#### Data for processing:
______

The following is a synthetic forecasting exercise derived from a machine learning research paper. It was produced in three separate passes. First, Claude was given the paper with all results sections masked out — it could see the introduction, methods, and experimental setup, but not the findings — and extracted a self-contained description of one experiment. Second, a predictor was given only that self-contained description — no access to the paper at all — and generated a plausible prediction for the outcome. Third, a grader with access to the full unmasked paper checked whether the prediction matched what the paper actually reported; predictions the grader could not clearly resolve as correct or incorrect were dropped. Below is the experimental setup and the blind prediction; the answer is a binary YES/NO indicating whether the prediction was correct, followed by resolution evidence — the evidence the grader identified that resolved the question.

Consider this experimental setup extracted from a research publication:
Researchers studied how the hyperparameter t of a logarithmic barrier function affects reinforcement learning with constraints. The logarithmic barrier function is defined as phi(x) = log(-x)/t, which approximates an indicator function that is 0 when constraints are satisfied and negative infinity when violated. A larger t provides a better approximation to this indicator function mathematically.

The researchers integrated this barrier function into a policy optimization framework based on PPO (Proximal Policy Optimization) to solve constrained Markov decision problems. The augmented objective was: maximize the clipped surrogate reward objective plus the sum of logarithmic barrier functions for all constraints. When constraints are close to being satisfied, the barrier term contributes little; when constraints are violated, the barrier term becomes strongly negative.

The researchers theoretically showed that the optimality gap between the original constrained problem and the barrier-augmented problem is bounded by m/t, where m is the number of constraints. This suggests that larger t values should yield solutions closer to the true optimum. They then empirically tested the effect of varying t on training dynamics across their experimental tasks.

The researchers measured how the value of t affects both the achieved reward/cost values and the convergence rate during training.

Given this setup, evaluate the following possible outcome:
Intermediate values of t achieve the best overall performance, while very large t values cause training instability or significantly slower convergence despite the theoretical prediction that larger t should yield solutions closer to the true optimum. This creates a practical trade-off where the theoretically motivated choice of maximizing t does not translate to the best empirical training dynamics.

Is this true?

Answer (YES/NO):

______

#### What you have to do:
Where a line in the records above contains the string "constrained", return that line.

#### Answer box:
The researchers integrated this barrier function into a policy optimization framework based on PPO (Proximal Policy Optimization) to solve constrained Markov decision problems. The augmented objective was: maximize the clipped surrogate reward objective plus the sum of logarithmic barrier functions for all constraints. When constraints are close to being satisfied, the barrier term contributes little; when constraints are violated, the barrier term becomes strongly negative.
The researchers theoretically showed that the optimality gap between the original constrained problem and the barrier-augmented problem is bounded by m/t, where m is the number of constraints. This suggests that larger t values should yield solutions closer to the true optimum. They then empirically tested the effect of varying t on training dynamics across their experimental tasks.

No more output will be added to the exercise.